Na captura de tela veiculada a seguir, realizada durante visita ao Portal em abril de 2016, o fórum criado para interação entre os professores – hoje inexistente – continha 19.518 páginas de tópicos diversos – até onde pudemos averiguar, spams postados por bots ou perfis fakes. Embora tenham sido registradas visualizações, não havia nenhuma resposta.

figura 62 página 1 do fórum do PPPLE em abril de 2016.

fonte: http://forum.ppple.org/viewforum.php?f=2. Último acesso (mediante login) em: 07 dez. 2017.

Nossa hipótese para essa falta de interação no fórum do Portal é a criação de uma comunidade “artificial”, cujos participantes não compartilham das práticas ali propostas; forjou-se um instrumento que não foi construído com os usuários, mas para eles, conforme imaginários de seus idealizadores.

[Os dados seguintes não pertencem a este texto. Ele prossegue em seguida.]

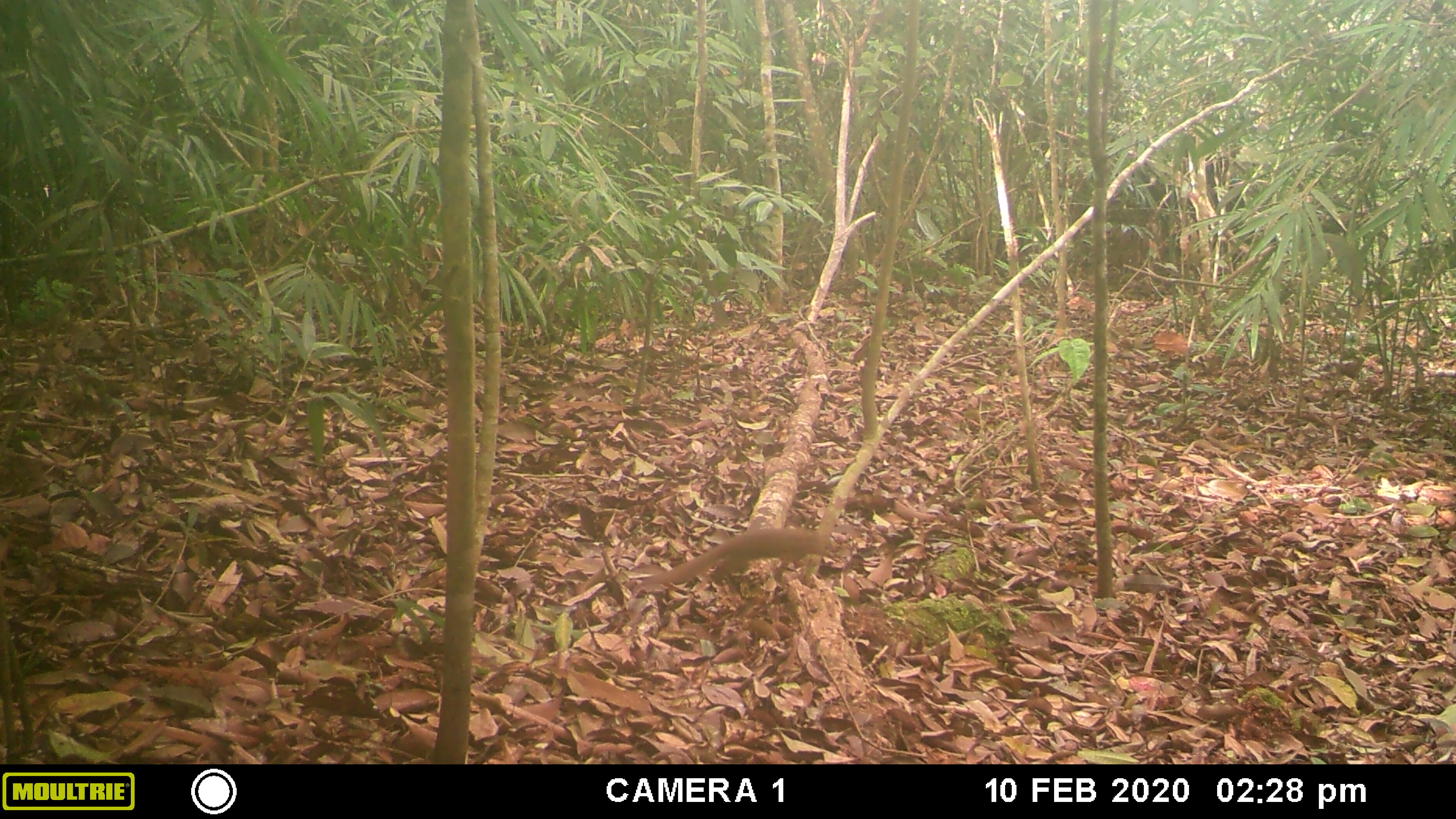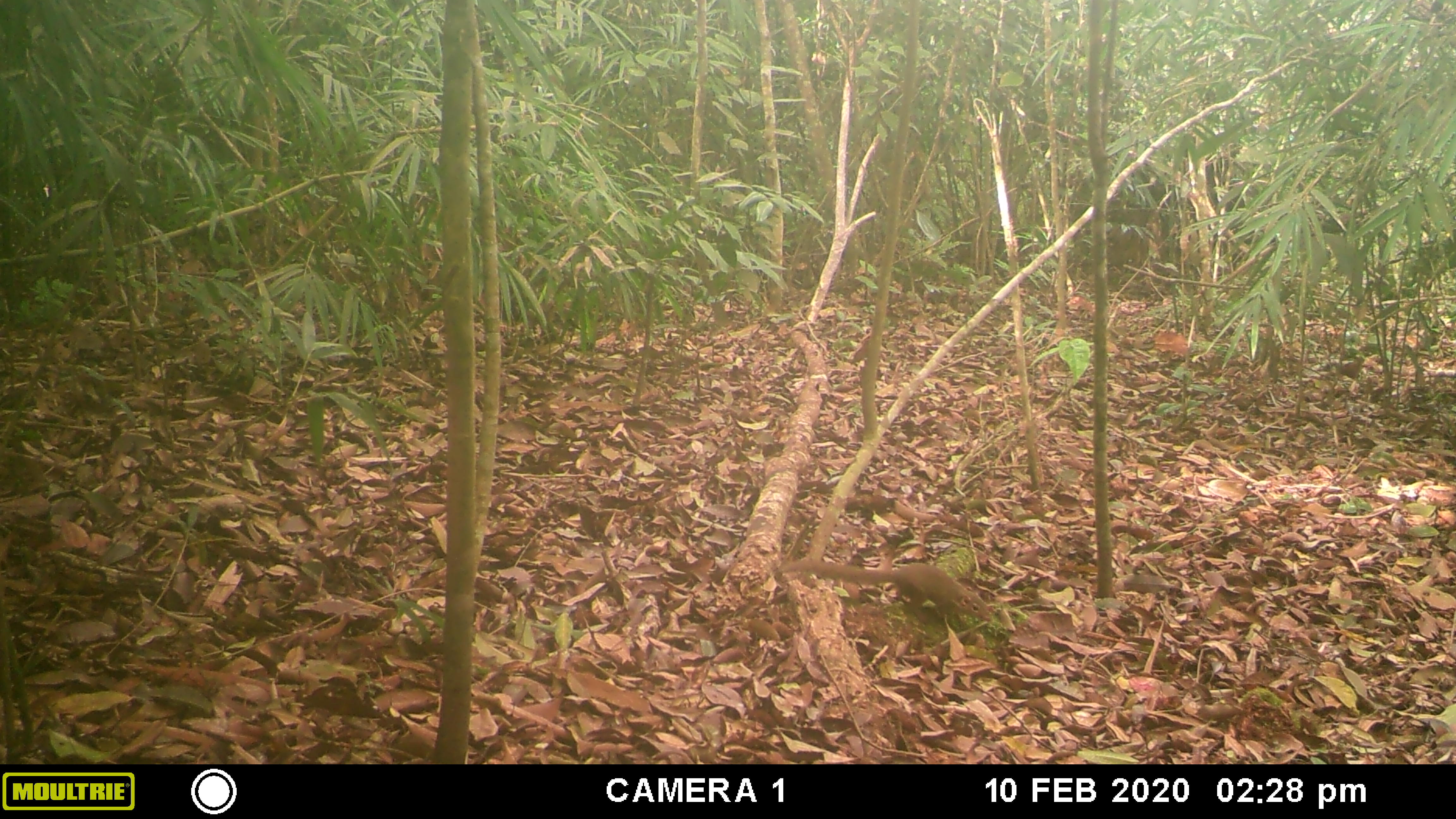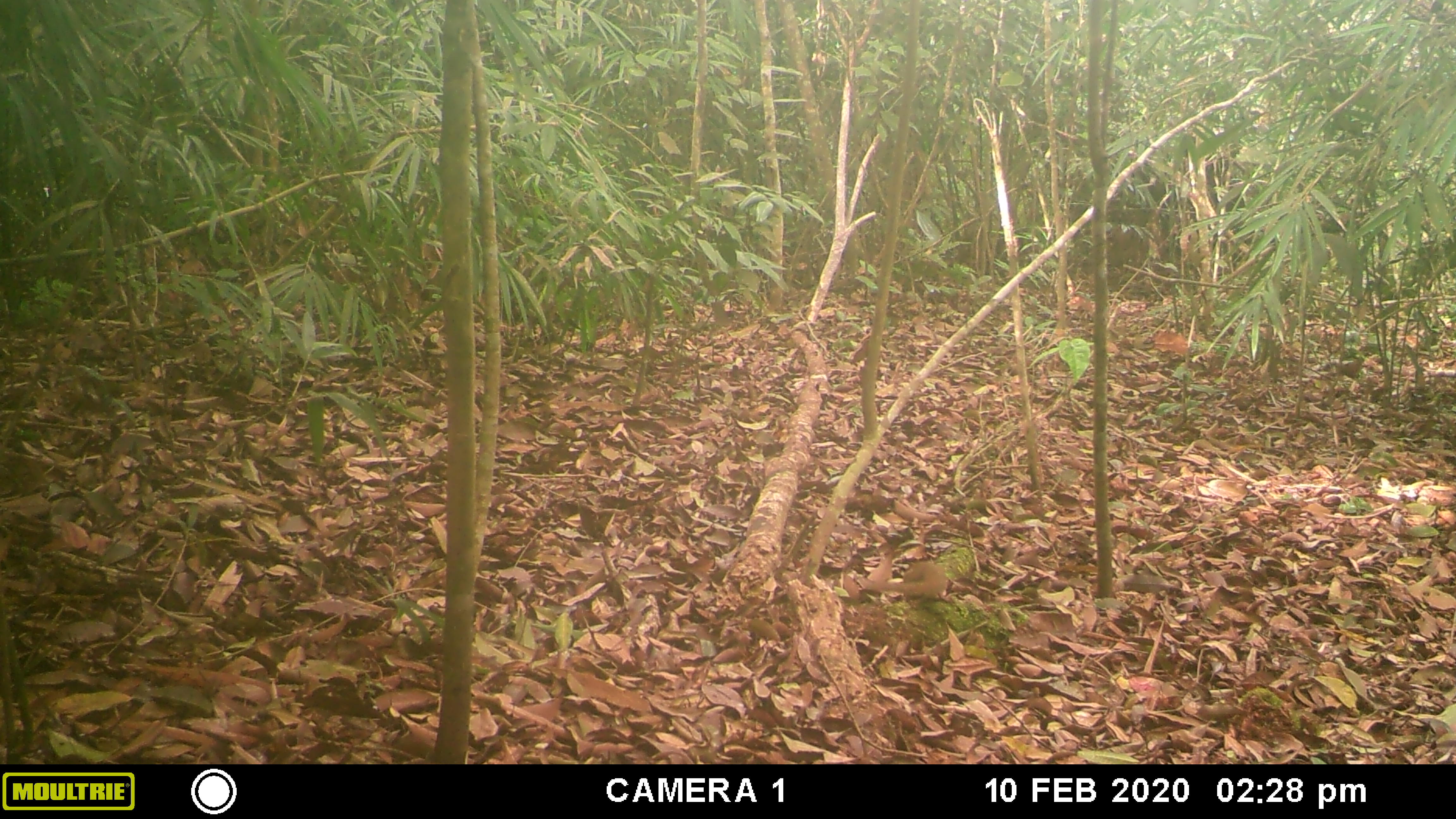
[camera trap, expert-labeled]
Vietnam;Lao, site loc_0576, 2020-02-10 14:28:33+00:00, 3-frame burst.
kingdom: Animalia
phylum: Chordata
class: Mammalia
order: Scandentia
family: Tupaiidae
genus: Tupaia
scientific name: Tupaia belangeri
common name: northern treeshrew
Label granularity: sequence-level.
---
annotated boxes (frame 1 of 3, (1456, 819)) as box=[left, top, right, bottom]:
northern treeshrew: box=[638, 527, 836, 591]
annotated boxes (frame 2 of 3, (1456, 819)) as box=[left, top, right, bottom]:
northern treeshrew: box=[779, 559, 992, 624]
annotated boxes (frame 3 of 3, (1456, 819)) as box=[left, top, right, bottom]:
northern treeshrew: box=[866, 560, 953, 609]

Retomando (e reformulando) a definição de cibercultura de Lemos (2005) mencionada

no CAPÍTULO 1, parece elucidativo distinguir distintos modos de funcionamento das práticas

digitais, regidos por diferentes relações estabelecidas entre usuários e plataformas e na própria determinação produzida pela técnica algorítmica:

É possível falar mais precisamente – em vez de usar o plural culturas digitais – em cibercultura e cultura digital, considerando que a técnica de que se desdobram tecnologias características das atuais relações entre objetos e sujeitos assume dois efeitos distintos na produção da psicoesfera: uma de fechamento, outra de abertura (SALGADO, 2020, no prelo).

O fato de as unidades serem baixadas e usadas sem nenhuma interatividade posterior – como, por exemplo, o upload de novos materiais a partir de mudanças feitas, o compartilhamento de outros materiais etc., previstos na plataforma – indicia que as práticas configuradas em seu uso não operam na direção de apropriação da técnica para a produção de uma cultura digital – “ligada sobretudo aos aspectos de difusão” (SALGADO, 2020, no prelo); antes, parecem operar na lógica do consumo instaurada pelo impresso, cuja permanência é verificável, por exemplo, no fato de as unidades serem disponibilizadas em formato PDF, o que impede sua edição.

Impõe-se, assim, a questão levantada por Ribeiro (2018a):

Se as bases do trabalho com TICs [Tecnologias de Informação e Comunicação] na escola eram, justamente, as da cultura digital (compartilhar, colaborar, remixar, samplear, cortar-e-colar, fazer pastiche, recriar ou editar – no sentido mais amplo), as bases da produção do livro impresso são as da autoria individual e claramente atribuída, do direito patrimonial ao texto, do direito moral à criação de um autor identificável, da edição autorizada documentalmente, do crivo de um editor. [...] Como relatar atividades digitais em um mundo que opera na cultura do impresso? (RIBEIRO, 2018b, p. 24-25).

Essa ausência de partilha e de interação no fórum do PPPLE é um exemplo, portanto, da “viscosidade das práticas cotidianas” (DEBRAY, 1995, p. 28) – neste caso, a permanência de práticas já cristalizadas no consumo de materiais didáticos diversos. A esse respeito, é pertinente a reflexão do autor:

O erro dos futurólogos e a decepção dos futuristas provêm, normalmente, de uma superestimação dos efeitos do médium por subestimação das tramas lentas do meio. Em geral, a utilização é mais arcaica do que o utensílio. A explicação é evidente: por definição, se o médium é novo, o meio é velho.

Trata-se de uma estratificação de memórias e associações narrativas, um palimpsesto de gestos e lendas incessantemente reativáveis, o repertório em camadas sobrepostas dos suportes e símbolos de todas as épocas anteriores. Eu sou papiro, pergaminho, papel e tela de computador (DEBRAY, 1995, p. 28-29, negritos nossos).

Embora se possa lamentar do ponto de vista das possibilidades de interação não utilizadas, trata-se de dados interessantes para a pesquisa, já que atestam a importância das práticas e dos pertencimentos para a constituição das comunidades e a força simbólica de usos consagrados por materiais didáticos impressos tradicionais nos imaginários de alunos e professores.